» **DOCUMENT EXCERPT**:
□ □ □ □ □ □ □
EpiModel / EpiABC

Approximate Bayesian Computation for EpiModel on High-Performance Computing Clusters
3 stars 2 forks source link

EpiABC Posterior Performance #10

Open andsv2 opened 5 years ago

andsv2 commented 5 years ago

When running EpiABC to estimate EpiModel parameters, EpiABC produce sample posteriors whose mean accurately hits target statistics. However, when using estimated model parameters, EpiModel has not been able to replicate this performance in practice, e.g. fails to achieve equilibrium within a prespecified time frame.

andsv2 commented 5 years ago

Solution 1: Estimate parameters attuned to HIV prevalence and STI rates separately; i.e. f_1 and f_2 are two separate ABC processes targeting 10.86 and 0.26 respectively. Result: Convergence issues for HIV prevalence. Low HIV prevelance when using rates estimated from STI target stats only.

andsv2 commented 5 years ago

Solution 2: Change estimation algorithm from Lenormand to Drovandi. The Lenormand method attempts to filter posterior through waves, settling on a final sample posterior when proportion of new candidate particles falls below a pre-set threshold. The Drovandi method instead advances through steps using a pre-specified tolerance level (difference between simulated and sample data). Result: Drovandi method produces "similar" results to that of Lenormand.
□ □ □ □ □ □ □
» **PROVIDED DATA**:
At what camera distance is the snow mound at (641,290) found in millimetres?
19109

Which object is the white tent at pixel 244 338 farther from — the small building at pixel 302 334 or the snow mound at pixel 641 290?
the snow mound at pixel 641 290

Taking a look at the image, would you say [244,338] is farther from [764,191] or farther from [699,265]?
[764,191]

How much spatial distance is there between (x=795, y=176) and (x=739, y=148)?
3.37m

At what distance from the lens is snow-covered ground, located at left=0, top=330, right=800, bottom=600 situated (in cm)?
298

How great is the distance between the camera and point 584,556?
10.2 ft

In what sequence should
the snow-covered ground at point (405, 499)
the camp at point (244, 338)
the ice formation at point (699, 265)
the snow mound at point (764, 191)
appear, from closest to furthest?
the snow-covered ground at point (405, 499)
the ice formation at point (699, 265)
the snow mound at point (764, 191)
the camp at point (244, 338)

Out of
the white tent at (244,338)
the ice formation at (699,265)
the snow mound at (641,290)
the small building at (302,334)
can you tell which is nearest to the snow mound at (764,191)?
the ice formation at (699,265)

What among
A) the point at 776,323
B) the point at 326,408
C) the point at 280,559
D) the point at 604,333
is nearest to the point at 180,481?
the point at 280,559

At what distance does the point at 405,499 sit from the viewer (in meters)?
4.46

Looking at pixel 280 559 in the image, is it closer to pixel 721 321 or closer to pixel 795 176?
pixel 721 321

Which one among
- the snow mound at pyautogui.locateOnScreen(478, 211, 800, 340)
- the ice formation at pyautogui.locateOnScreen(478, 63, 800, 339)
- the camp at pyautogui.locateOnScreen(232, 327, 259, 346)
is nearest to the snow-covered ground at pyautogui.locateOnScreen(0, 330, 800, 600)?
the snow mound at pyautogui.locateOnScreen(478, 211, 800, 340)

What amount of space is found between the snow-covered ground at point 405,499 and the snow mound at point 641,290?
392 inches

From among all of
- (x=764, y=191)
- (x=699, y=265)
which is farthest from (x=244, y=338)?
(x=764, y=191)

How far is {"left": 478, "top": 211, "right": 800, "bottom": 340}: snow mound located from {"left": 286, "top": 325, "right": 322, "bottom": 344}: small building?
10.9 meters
□ □ □ □ □ □ □
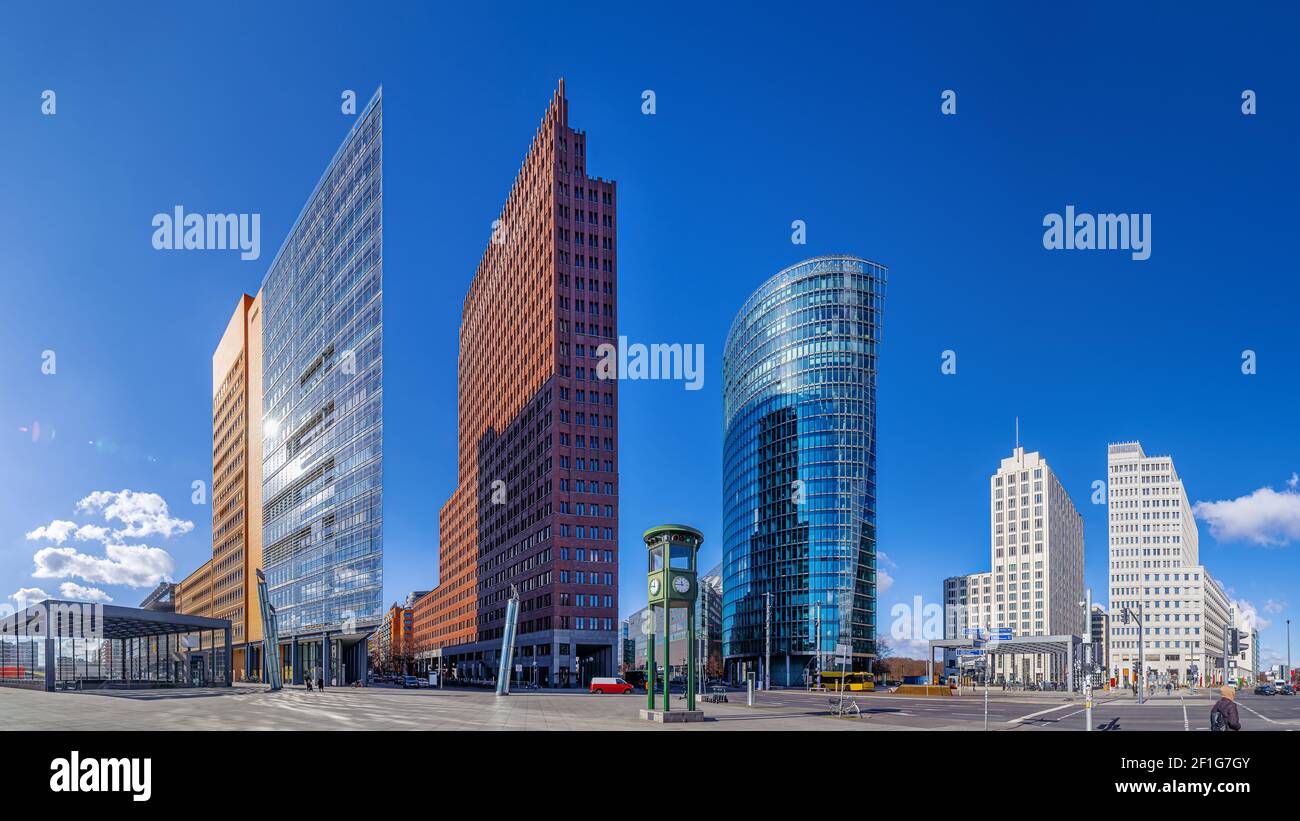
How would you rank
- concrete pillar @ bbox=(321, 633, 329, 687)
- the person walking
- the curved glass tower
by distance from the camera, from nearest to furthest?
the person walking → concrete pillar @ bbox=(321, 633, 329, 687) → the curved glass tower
□ □ □ □ □ □ □
» **AIM OF THE TASK**: Could you write out, word for word, the part of the EpiABC issue thread that begins with the words containing "EpiModel / EpiABC" and ends with "prespecified time frame."? Rely only on the EpiABC issue thread for these.

» **RESPONSE AREA**:
EpiModel / EpiABC

Approximate Bayesian Computation for EpiModel on High-Performance Computing Clusters
3 stars 2 forks source link

EpiABC Posterior Performance #10

Open andsv2 opened 5 years ago

andsv2 commented 5 years ago

When running EpiABC to estimate EpiModel parameters, EpiABC produce sample posteriors whose mean accurately hits target statistics. However, when using estimated model parameters, EpiModel has not been able to replicate this performance in practice, e.g. fails to achieve equilibrium within a prespecified time frame.